Outre les SIG et EKZ, plusieurs autres entreprises d’électricité municipales et cantonales vendent exclusivement de l’électricité issue de sources prétendument renouvelables. Et pourtant, les chiffres de l’Office fédéral de l’énergie montrent une réalité bien différente: les fournisseurs suisses vendent au total environ un quart de plus d’électricité renouvelable qu’ils n’en produisent eux-mêmes. Ce surplus est permis par le recours aux garanties d’origine.
Négoce suspendu
EKZ rejette catégoriquement la «critique d’écoblanchiment». Le marché de l’électricité physique est séparé de celui des garanties d’origine: «L’électricité en tant que produit ne peut pas être comparée à des produits physiques», argumente l’électricien zurichois.
L’année dernière, l’entreprise a acheté environ 70% des garanties d’origine dans des pays lointains comme la Norvège, la Serbie, la Lettonie et même l’Islande. Or, dans le monde réel, il n’est pas possible d’acheminer de l’électricité islandaise en Suisse faute de ligne électrique entre l’île nordique et le continent européen.
De plus, la négociation des certificats islandais a été suspendue pendant quelques mois à la suite de soupçons de double comptabilité: les certificats vendus à l’étranger étaient aussi comptés dans l’écobilan du pays. Cette interdiction a toutefois été levée au printemps 2023 après que l’Islande a promis de mettre fin à cette pratique. Un soupçon similaire pèse sur la Norvège, grosse émettrice de certificats d’hydroélectricité.

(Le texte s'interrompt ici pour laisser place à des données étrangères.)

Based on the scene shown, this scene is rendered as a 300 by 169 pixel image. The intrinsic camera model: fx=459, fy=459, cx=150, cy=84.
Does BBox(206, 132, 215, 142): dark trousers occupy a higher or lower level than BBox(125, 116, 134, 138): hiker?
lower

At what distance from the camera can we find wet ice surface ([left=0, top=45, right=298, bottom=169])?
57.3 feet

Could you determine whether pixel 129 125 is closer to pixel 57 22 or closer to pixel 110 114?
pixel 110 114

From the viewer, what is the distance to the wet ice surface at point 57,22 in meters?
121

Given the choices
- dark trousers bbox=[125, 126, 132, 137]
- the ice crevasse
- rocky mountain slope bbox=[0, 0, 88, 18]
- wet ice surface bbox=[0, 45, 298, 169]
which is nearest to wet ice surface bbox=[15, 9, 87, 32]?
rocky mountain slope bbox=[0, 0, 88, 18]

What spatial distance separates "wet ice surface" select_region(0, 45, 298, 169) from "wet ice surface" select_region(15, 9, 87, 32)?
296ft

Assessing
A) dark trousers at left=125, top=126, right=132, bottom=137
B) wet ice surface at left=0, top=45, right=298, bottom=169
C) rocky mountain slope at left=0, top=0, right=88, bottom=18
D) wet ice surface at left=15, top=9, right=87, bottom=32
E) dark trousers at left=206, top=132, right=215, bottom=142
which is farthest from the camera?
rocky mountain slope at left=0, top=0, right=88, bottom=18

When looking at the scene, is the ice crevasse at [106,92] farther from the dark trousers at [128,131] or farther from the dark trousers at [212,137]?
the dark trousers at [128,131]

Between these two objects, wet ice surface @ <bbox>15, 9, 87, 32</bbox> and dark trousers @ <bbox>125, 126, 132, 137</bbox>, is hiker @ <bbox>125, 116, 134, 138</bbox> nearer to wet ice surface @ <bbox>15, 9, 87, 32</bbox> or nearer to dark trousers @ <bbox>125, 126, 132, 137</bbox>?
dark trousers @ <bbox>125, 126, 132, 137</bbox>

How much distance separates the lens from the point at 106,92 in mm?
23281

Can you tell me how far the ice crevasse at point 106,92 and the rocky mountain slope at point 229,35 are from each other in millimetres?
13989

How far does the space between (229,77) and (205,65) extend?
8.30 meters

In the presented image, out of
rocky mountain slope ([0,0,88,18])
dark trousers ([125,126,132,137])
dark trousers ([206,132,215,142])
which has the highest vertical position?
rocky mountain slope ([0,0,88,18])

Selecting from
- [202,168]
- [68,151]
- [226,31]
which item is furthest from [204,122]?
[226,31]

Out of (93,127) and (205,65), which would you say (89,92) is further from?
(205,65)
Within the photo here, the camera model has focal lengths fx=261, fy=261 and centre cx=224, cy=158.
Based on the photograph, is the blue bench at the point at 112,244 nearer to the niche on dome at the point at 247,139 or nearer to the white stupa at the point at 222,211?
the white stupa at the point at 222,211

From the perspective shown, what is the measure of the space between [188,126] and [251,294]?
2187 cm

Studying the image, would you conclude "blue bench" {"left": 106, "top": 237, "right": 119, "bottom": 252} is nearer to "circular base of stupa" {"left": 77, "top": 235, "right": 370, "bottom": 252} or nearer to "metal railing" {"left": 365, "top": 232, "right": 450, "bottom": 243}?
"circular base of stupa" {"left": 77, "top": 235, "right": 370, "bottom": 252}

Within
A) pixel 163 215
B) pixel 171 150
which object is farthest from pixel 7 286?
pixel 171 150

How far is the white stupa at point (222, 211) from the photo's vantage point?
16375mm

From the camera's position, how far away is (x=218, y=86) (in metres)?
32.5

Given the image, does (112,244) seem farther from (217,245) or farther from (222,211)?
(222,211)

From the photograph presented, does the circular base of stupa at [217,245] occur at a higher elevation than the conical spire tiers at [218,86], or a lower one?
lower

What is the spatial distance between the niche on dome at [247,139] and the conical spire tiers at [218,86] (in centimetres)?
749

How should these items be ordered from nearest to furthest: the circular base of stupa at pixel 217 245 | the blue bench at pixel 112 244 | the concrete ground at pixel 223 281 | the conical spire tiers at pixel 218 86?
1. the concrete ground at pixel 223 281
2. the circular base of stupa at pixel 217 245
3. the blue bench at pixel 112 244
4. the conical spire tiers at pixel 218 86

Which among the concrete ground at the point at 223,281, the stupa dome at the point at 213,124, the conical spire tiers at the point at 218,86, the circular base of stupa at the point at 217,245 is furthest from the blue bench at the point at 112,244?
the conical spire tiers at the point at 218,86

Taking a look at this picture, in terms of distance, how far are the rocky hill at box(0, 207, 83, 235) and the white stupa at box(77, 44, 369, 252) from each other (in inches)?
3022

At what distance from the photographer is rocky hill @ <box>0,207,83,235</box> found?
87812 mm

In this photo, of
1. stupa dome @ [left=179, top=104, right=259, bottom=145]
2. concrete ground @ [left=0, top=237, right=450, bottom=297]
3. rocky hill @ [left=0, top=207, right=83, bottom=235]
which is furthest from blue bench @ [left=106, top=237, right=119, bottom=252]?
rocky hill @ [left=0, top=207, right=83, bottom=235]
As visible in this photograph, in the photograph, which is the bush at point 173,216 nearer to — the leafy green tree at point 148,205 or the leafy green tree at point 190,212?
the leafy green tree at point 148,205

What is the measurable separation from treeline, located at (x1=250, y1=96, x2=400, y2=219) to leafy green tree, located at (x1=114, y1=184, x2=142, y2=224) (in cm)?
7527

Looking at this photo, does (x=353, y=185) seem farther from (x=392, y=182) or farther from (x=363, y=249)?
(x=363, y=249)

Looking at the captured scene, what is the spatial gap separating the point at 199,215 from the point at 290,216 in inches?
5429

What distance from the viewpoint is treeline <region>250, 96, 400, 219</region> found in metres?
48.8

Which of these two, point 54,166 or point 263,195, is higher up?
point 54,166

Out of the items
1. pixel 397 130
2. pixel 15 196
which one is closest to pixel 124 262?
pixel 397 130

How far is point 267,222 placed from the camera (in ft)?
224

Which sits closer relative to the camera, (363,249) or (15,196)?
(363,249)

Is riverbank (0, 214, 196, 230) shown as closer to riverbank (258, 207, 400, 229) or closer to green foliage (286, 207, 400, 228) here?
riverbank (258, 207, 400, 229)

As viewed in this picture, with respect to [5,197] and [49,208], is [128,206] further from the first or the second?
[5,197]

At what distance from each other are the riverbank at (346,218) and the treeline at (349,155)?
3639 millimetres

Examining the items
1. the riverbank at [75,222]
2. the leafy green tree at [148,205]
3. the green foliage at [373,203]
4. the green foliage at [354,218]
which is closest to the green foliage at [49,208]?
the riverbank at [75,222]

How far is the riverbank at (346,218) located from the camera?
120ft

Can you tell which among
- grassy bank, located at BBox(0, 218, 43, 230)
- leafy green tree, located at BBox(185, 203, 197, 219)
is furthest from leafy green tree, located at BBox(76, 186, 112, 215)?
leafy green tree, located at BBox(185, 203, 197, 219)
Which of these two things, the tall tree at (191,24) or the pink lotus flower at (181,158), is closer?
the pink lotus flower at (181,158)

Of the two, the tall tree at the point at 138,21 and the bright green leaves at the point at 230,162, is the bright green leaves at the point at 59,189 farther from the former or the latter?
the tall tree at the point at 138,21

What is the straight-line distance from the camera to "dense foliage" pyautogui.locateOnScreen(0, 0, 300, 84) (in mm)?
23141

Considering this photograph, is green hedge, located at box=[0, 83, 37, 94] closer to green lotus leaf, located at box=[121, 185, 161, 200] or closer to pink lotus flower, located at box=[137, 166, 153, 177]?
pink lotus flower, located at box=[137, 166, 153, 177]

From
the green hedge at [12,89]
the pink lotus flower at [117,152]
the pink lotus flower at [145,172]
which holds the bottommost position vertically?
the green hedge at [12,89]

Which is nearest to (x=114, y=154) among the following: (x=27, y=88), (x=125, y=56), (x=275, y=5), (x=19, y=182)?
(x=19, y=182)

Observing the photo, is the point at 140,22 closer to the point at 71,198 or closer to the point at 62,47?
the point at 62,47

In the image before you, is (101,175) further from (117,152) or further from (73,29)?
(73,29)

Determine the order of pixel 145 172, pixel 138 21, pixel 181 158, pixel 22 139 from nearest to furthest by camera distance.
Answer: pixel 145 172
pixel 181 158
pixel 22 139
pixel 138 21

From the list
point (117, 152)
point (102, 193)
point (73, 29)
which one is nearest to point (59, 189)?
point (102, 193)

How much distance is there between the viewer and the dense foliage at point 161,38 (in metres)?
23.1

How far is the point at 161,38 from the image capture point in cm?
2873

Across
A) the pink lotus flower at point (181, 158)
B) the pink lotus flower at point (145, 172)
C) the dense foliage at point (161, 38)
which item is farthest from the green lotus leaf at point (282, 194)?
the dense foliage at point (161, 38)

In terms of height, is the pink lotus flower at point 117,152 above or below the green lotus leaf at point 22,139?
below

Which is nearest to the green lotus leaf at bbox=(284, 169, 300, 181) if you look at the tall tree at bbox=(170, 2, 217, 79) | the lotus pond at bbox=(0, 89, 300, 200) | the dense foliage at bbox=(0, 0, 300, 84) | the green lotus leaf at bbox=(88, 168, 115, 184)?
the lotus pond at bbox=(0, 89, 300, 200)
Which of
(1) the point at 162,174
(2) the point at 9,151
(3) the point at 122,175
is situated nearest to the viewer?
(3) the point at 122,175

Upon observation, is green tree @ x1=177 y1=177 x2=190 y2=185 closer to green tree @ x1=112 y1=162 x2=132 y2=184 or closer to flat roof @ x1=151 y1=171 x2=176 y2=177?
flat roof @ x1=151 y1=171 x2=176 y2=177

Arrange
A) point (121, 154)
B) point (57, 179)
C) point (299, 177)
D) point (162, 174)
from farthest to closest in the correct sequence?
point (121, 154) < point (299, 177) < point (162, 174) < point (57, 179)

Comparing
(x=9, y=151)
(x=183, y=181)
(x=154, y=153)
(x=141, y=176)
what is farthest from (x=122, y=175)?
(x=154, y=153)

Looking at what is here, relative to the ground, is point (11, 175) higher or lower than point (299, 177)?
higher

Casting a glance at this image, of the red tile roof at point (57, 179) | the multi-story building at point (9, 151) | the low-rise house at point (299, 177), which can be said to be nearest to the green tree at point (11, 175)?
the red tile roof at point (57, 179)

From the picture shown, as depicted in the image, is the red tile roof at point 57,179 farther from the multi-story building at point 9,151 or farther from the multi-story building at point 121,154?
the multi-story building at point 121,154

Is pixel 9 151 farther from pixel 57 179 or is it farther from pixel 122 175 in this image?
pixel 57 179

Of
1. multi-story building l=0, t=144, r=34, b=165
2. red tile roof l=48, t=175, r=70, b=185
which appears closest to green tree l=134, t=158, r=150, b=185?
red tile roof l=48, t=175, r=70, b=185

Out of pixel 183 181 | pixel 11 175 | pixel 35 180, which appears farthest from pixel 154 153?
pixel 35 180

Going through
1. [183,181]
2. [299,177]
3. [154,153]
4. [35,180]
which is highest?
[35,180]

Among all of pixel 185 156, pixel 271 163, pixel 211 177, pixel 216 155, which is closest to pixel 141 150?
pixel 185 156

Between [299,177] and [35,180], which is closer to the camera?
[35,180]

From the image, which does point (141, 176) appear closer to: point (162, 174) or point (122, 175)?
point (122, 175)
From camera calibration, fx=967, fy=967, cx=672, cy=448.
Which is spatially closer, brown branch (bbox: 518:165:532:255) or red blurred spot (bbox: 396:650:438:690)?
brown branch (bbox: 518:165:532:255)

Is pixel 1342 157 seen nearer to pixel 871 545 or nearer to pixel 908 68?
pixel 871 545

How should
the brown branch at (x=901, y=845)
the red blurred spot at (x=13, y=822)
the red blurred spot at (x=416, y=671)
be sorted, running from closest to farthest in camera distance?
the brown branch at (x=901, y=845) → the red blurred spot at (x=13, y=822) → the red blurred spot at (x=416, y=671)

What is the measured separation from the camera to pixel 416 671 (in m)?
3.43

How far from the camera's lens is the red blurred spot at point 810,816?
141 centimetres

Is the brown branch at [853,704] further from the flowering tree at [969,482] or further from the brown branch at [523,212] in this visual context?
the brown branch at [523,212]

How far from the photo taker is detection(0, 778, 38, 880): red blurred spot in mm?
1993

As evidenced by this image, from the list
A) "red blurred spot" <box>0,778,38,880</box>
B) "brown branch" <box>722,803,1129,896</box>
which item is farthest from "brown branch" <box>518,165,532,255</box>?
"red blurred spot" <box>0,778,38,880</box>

Plusieurs distributeurs d’électricité suisses sont dans le même cas qu’EWZ: ils promettent de vendre de l’électricité 100% renouvelable sans avoir les moyens de la produire eux-mêmes. Le manque doit être acquis au moyen de certificats d’origine. Cette pratique est facilitée du fait que l’offre de tels certificats est excédentaire dans toute l’Europe, car ces derniers ne sont pas exigés partout. Les pays qui n’en veulent pas pour eux-mêmes les revendent à l’étranger avec profit.
La Commission fédérale de l’électricité (Elcom) critique le commerce des garanties d’origine: celles-ci représenteraient une «charge supplémentaire inutile» pour les consommateurs.
De fait, ce système entraîne des coûts supplémentaires pour les fournisseurs d’électricité, qu’ils répercutent sur les consommateurs.
Daniel Bütler / yg
Mesurer la consommation
Plusieurs sites Internet permettent de connaître la provenance précise du courant électrique:
- horocarbon.ch
Exploité par l’Université de Genève, il publie en temps réel la provenance du courant dans toute la Suisse. - aliunid.com
Entreprise basée en Argovie livrant des données de provenance. - electricitymaps.com
Basée au Danemark, cette entreprise livre des données passées et présentes de l’origine de l’électricité en Europe. - swissgrid.ch
L’exploitant suisse des lignes à haute tension publie chaque année des statistiques détaillées.
Conseil
Qui souhaite une électricité respectueuse de l’environnement peut opter pour du courant labellisé «Nature Made Star». Ce label permet de soutenir des installations hydrauliques ou solaires respectueuses de l’environnement en Suisse.